(MATERIAL FOR THIS EXERCISE Opens)

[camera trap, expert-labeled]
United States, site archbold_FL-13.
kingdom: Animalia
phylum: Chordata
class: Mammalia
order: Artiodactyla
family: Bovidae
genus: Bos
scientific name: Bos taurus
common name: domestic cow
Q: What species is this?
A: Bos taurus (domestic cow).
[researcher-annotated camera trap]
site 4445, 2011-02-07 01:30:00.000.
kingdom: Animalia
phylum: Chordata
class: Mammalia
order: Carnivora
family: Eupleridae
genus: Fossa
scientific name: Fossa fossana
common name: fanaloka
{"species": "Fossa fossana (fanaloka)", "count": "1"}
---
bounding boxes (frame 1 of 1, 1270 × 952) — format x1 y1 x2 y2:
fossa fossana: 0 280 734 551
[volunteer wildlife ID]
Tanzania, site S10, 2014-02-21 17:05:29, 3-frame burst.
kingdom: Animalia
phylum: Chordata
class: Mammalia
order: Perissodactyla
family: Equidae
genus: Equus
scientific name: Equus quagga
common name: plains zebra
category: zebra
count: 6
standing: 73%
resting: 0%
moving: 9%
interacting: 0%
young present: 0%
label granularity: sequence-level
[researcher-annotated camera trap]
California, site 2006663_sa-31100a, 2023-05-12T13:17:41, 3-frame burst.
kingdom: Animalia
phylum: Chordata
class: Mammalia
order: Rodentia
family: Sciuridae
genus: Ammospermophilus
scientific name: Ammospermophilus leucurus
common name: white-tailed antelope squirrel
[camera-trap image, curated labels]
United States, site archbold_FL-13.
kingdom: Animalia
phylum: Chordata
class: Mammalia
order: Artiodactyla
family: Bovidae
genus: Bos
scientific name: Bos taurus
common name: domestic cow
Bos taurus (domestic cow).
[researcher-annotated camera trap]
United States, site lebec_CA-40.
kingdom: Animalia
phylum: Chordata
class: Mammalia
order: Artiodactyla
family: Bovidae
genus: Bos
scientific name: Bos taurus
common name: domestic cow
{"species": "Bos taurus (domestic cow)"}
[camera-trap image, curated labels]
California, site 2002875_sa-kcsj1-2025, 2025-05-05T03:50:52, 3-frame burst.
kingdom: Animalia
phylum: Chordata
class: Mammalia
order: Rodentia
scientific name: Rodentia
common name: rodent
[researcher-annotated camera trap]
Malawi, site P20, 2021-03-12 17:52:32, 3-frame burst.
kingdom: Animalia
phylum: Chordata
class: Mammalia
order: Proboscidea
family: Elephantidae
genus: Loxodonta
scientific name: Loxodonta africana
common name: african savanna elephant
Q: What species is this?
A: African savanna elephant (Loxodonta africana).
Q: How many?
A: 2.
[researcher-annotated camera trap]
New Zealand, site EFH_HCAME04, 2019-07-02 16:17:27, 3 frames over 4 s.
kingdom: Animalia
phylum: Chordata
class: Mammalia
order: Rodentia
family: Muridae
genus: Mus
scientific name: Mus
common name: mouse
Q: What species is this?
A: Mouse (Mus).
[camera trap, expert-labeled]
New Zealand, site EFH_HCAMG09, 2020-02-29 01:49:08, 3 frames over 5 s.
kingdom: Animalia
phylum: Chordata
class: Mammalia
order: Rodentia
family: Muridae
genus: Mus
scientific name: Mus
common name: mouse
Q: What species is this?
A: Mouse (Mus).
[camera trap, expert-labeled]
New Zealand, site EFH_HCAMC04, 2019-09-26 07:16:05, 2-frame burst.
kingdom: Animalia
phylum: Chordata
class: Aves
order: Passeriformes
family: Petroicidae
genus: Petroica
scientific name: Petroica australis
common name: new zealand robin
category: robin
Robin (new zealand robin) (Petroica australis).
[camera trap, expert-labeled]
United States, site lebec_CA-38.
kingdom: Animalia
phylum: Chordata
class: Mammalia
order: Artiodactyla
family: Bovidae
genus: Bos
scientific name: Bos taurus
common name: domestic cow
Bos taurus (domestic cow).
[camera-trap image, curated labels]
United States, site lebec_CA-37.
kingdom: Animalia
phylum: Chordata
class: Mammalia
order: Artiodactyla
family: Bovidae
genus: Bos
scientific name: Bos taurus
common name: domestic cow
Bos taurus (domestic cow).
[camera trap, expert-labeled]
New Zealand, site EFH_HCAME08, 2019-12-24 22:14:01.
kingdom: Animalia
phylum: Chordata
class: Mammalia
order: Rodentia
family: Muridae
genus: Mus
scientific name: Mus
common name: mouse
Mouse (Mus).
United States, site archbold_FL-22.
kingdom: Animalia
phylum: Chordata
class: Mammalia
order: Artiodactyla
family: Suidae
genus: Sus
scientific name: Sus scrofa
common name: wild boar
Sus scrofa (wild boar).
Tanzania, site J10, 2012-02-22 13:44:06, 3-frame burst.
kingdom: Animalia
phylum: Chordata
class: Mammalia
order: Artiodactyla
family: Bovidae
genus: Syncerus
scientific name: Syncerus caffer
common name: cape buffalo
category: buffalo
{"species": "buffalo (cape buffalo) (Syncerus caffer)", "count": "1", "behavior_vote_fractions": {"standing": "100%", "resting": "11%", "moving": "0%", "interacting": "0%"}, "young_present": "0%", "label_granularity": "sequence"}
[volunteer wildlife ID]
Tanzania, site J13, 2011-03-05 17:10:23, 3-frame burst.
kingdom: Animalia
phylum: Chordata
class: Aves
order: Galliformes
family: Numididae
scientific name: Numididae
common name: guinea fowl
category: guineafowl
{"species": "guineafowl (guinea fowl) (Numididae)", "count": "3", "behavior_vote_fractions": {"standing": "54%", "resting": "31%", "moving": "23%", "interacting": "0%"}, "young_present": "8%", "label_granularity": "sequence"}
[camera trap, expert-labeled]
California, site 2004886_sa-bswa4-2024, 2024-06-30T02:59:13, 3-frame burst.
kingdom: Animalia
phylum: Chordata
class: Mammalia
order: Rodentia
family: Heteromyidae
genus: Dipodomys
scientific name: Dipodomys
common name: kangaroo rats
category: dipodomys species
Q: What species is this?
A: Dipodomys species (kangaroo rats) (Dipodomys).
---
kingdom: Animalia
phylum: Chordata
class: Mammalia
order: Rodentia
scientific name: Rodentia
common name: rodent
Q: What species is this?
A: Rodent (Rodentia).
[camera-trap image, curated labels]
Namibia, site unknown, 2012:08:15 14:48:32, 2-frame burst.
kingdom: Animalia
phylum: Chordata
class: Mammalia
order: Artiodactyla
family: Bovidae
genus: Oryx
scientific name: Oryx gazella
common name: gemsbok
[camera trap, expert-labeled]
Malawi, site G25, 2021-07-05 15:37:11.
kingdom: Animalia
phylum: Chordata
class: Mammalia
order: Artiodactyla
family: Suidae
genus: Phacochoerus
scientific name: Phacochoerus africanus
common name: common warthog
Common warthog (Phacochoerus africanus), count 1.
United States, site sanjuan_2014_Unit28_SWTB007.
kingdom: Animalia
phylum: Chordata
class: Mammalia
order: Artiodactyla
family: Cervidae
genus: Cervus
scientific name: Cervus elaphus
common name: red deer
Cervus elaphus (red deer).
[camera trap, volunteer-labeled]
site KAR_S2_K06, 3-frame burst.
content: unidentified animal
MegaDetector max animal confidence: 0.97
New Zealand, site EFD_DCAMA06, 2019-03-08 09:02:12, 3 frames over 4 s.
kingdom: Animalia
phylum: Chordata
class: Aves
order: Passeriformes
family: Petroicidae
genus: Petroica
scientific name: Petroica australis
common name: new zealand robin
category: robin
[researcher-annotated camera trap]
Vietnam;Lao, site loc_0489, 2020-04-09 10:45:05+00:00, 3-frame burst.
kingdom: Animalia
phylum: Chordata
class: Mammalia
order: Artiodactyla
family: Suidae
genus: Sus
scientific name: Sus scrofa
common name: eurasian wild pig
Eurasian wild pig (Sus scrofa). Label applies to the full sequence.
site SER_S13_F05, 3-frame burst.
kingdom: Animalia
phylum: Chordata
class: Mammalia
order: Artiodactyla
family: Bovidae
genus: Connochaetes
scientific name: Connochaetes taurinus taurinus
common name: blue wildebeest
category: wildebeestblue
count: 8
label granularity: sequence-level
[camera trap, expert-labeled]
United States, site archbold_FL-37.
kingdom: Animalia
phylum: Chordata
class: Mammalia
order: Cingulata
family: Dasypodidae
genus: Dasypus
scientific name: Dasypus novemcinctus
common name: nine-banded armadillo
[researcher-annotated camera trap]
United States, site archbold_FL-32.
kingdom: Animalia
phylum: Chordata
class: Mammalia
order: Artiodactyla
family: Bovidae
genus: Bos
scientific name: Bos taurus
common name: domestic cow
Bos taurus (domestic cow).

(MATERIAL FOR THIS EXERCISE Closes)

◆ EXERCISE AIM ◆
Please state the number of lines in the data above that hold the word "frames", without any other text.

◆ RESULT FOR THIS TASK ◆
3